(Recorded data)
------------------------------

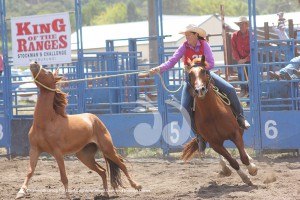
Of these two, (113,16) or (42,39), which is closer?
(42,39)

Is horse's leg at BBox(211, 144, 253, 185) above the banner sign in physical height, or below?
below

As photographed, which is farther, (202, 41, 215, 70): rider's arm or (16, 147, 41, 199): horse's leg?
(202, 41, 215, 70): rider's arm

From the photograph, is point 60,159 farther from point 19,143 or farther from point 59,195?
point 19,143

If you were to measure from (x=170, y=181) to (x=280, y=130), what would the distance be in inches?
106

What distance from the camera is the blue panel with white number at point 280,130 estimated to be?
12008 mm

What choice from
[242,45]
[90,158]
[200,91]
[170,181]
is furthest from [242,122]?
[242,45]

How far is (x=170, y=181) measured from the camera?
1033 cm

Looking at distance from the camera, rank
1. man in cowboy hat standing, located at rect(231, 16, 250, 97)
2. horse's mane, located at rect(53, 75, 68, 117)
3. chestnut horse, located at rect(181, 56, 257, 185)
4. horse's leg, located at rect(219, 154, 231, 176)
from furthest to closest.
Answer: man in cowboy hat standing, located at rect(231, 16, 250, 97), horse's leg, located at rect(219, 154, 231, 176), chestnut horse, located at rect(181, 56, 257, 185), horse's mane, located at rect(53, 75, 68, 117)

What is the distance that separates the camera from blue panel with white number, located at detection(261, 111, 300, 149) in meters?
12.0

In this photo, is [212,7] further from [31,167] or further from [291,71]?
[31,167]

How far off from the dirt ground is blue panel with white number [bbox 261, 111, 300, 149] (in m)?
0.25

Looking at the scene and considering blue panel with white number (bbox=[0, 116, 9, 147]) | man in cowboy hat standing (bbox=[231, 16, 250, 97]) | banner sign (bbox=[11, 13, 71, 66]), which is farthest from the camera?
blue panel with white number (bbox=[0, 116, 9, 147])

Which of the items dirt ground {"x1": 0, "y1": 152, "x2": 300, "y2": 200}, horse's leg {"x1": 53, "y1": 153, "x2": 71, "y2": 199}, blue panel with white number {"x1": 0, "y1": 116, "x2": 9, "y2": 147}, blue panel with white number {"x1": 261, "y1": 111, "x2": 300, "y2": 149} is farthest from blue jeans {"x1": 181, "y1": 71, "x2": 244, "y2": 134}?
blue panel with white number {"x1": 0, "y1": 116, "x2": 9, "y2": 147}

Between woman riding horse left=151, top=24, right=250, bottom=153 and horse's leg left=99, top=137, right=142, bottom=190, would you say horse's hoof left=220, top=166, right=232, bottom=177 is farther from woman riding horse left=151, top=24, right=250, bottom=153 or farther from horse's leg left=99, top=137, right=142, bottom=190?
horse's leg left=99, top=137, right=142, bottom=190
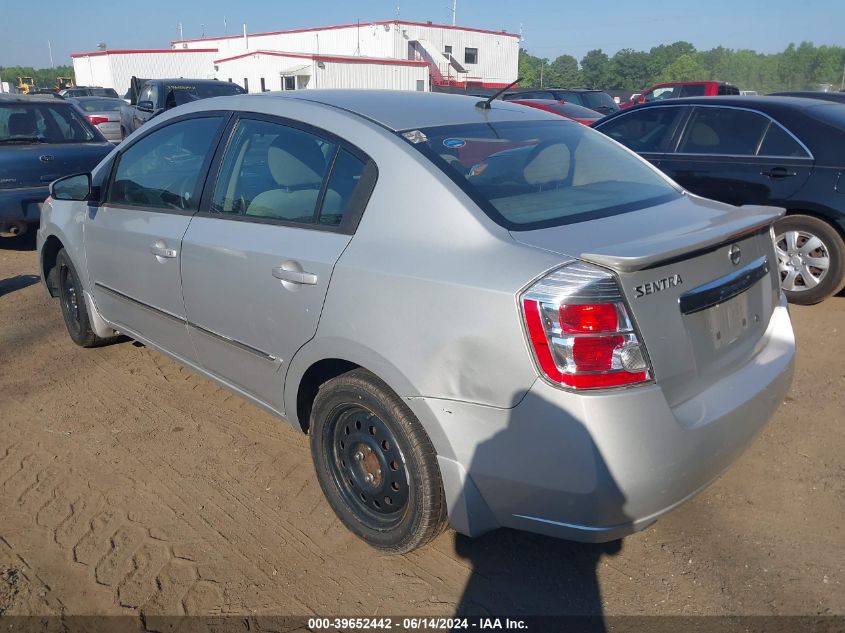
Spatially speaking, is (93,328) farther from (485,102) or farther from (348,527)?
(485,102)

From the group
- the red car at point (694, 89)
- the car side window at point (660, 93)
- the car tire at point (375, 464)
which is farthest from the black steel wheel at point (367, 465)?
the car side window at point (660, 93)

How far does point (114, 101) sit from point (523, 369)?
20017mm

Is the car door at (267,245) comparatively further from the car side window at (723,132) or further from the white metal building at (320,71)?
the white metal building at (320,71)

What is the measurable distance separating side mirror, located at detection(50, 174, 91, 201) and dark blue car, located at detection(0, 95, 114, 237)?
11.3 ft

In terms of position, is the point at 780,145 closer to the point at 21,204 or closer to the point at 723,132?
the point at 723,132

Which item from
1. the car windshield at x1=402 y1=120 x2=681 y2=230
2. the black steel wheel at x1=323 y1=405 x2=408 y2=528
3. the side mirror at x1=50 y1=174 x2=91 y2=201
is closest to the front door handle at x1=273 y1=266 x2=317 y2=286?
the black steel wheel at x1=323 y1=405 x2=408 y2=528

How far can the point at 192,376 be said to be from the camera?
4551 mm

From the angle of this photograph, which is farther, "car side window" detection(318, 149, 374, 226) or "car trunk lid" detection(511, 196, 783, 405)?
"car side window" detection(318, 149, 374, 226)

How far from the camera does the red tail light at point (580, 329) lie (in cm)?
211

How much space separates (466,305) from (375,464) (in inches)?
34.1

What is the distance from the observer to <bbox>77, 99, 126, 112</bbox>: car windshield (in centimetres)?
1819

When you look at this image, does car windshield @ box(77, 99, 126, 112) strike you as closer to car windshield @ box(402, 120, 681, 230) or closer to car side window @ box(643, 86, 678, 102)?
car side window @ box(643, 86, 678, 102)

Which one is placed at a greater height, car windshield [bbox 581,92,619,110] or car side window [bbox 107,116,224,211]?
car side window [bbox 107,116,224,211]

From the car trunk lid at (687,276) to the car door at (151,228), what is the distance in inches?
75.1
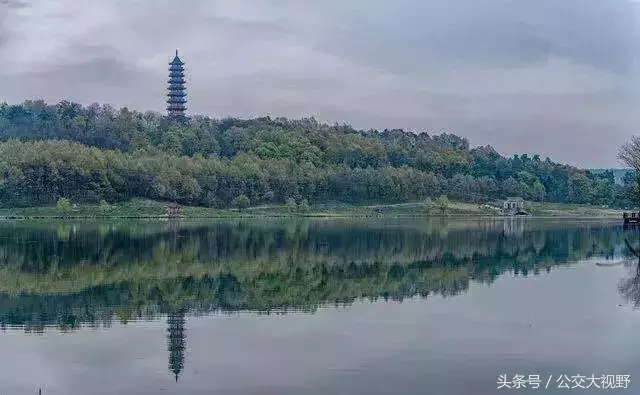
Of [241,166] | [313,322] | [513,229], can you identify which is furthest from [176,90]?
[313,322]

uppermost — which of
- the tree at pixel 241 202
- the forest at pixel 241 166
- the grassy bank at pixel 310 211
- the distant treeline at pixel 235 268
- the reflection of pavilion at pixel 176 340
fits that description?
the forest at pixel 241 166

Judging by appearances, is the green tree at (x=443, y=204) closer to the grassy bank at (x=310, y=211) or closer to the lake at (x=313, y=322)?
the grassy bank at (x=310, y=211)

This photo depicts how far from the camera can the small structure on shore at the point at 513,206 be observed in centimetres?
10197

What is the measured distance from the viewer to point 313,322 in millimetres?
19422

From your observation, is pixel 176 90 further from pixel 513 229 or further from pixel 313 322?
pixel 313 322

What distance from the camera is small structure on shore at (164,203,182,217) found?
80.2 meters

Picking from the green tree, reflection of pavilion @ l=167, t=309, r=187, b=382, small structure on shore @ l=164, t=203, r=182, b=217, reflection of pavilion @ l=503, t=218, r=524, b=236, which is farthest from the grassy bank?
reflection of pavilion @ l=167, t=309, r=187, b=382

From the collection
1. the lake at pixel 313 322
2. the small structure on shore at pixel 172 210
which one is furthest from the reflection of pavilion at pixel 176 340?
the small structure on shore at pixel 172 210

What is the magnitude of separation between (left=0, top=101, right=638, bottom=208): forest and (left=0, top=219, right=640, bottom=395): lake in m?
44.4

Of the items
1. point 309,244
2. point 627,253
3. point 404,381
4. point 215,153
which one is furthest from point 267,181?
point 404,381

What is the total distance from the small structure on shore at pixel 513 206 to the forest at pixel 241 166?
2427 mm

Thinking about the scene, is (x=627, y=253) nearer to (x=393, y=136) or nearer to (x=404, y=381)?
(x=404, y=381)

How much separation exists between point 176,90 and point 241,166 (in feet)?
115

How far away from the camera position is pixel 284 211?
8969cm
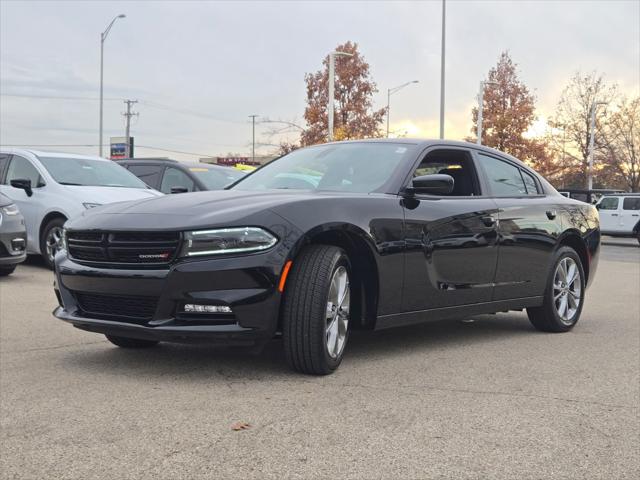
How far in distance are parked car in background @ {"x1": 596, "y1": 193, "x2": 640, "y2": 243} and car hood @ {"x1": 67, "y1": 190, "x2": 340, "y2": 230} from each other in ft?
81.1

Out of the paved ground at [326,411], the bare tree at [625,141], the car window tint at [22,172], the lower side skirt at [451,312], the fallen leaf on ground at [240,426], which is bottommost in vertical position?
the paved ground at [326,411]

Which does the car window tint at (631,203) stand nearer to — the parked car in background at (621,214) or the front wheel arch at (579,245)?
the parked car in background at (621,214)

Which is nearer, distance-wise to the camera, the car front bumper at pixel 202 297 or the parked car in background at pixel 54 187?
the car front bumper at pixel 202 297

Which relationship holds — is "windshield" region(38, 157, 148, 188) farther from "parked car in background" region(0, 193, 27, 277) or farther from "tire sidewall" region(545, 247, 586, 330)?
"tire sidewall" region(545, 247, 586, 330)

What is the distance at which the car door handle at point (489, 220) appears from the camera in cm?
623

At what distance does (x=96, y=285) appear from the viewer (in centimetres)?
483

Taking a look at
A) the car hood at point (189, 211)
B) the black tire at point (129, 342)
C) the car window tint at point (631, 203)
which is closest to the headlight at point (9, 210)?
the black tire at point (129, 342)

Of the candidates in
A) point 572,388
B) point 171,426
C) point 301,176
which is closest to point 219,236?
point 171,426

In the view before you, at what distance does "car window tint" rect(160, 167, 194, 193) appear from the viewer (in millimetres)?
13484

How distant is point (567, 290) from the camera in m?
7.34

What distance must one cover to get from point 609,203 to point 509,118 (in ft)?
59.4

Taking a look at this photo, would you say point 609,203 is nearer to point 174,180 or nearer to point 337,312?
point 174,180

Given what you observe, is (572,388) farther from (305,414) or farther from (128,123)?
(128,123)

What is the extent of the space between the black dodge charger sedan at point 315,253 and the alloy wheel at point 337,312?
1cm
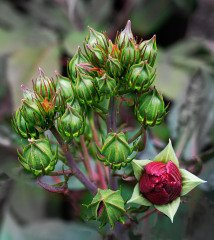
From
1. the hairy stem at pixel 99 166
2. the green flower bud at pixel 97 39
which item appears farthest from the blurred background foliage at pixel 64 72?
the green flower bud at pixel 97 39

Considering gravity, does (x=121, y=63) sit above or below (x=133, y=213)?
above

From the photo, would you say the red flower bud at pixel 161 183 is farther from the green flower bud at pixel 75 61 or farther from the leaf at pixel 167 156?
the green flower bud at pixel 75 61

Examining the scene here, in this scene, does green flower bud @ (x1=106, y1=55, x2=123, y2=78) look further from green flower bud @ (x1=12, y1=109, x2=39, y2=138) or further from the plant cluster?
green flower bud @ (x1=12, y1=109, x2=39, y2=138)

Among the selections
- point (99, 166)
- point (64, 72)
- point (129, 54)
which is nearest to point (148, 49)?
point (129, 54)

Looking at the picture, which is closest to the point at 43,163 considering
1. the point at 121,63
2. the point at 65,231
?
the point at 121,63

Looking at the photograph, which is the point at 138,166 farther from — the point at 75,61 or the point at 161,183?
the point at 75,61

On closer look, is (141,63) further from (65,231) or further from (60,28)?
(60,28)
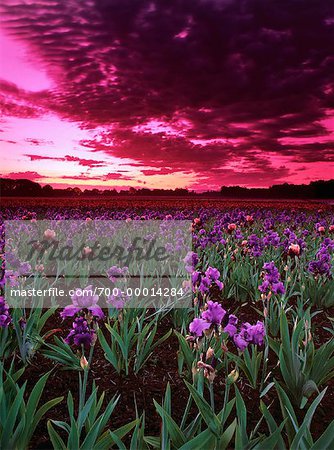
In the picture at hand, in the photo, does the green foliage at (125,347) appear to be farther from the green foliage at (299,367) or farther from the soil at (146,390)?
the green foliage at (299,367)

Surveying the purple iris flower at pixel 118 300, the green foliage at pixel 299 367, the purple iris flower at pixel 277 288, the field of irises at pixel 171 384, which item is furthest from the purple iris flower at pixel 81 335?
the purple iris flower at pixel 277 288

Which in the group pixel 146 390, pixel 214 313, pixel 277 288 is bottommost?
pixel 146 390

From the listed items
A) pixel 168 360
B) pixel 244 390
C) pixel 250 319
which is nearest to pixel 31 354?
pixel 168 360

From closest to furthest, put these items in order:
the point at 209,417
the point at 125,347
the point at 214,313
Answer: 1. the point at 209,417
2. the point at 214,313
3. the point at 125,347

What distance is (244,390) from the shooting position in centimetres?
293

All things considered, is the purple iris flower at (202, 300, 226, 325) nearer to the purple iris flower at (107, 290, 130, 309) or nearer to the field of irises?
the field of irises

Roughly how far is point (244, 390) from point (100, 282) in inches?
122

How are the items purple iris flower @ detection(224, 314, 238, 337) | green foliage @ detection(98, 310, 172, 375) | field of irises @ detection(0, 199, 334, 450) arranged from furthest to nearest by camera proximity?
green foliage @ detection(98, 310, 172, 375) → purple iris flower @ detection(224, 314, 238, 337) → field of irises @ detection(0, 199, 334, 450)

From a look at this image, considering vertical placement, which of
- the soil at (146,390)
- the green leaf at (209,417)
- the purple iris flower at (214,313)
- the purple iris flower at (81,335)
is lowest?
the soil at (146,390)

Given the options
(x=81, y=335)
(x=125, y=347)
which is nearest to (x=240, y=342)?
(x=81, y=335)

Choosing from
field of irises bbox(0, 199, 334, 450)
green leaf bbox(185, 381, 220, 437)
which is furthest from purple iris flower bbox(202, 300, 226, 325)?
green leaf bbox(185, 381, 220, 437)

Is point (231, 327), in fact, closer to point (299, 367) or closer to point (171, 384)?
point (299, 367)

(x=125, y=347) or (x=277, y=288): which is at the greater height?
(x=277, y=288)

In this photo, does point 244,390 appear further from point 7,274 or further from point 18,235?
point 18,235
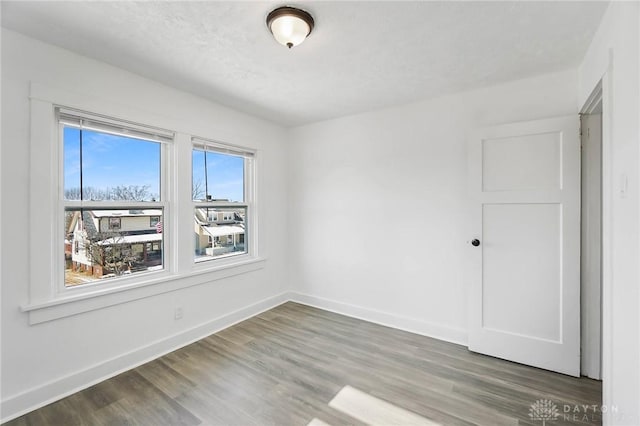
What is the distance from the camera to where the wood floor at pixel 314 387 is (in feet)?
6.06

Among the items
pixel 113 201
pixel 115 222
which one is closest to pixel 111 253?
pixel 115 222

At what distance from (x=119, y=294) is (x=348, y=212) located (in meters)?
2.55

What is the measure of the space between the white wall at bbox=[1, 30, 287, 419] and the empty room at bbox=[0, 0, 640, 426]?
13 mm

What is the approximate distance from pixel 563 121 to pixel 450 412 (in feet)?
8.02

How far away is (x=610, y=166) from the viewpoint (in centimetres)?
157

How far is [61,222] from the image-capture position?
6.85 feet

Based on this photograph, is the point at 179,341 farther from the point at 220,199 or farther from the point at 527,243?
the point at 527,243

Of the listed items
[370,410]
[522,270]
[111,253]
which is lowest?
[370,410]

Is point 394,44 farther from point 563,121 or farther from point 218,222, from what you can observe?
point 218,222

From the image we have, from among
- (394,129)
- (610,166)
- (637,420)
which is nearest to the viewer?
(637,420)

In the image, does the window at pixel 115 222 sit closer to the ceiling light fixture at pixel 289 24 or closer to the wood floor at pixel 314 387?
the wood floor at pixel 314 387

------------------------------

### What needs to be done
Quote exactly what appears from the line containing "What is the distance from the camera" through the final line of the listing above, including both of those lines.

### Correct result
What is the distance from the camera to where the wood floor at pixel 314 387 is (in feet)?
6.06

Among the items
pixel 113 201
pixel 115 222
which one is closest to pixel 111 253?
pixel 115 222

At what distance from (x=119, y=294) is (x=348, y=212) located (in meters)?
2.55

What is the measure of the space between the white wall at bbox=[1, 30, 287, 419] and the empty room at bbox=[0, 0, 640, 426]?
13 mm

What is the approximate distance from pixel 563 121 to pixel 450 412 (in feet)?
8.02

How far away is (x=610, y=166) from the viewpoint (in centimetres)?
157

How far is [61,222] from the image-capture position?
6.85 feet

Based on this photograph, is the point at 179,341 farther from the point at 220,199 or farther from the point at 527,243?
the point at 527,243

Of the listed items
[370,410]
[522,270]
[111,253]
which is lowest?
[370,410]

Is point 394,44 farther from point 563,121 or farther from point 218,222, from what you can observe?
point 218,222

From the image we have, from among
- (394,129)
- (610,166)
- (637,420)
which is nearest to the viewer?
(637,420)

In the image, does the window at pixel 115 222 sit closer to the ceiling light fixture at pixel 289 24 or closer to the wood floor at pixel 314 387?
the wood floor at pixel 314 387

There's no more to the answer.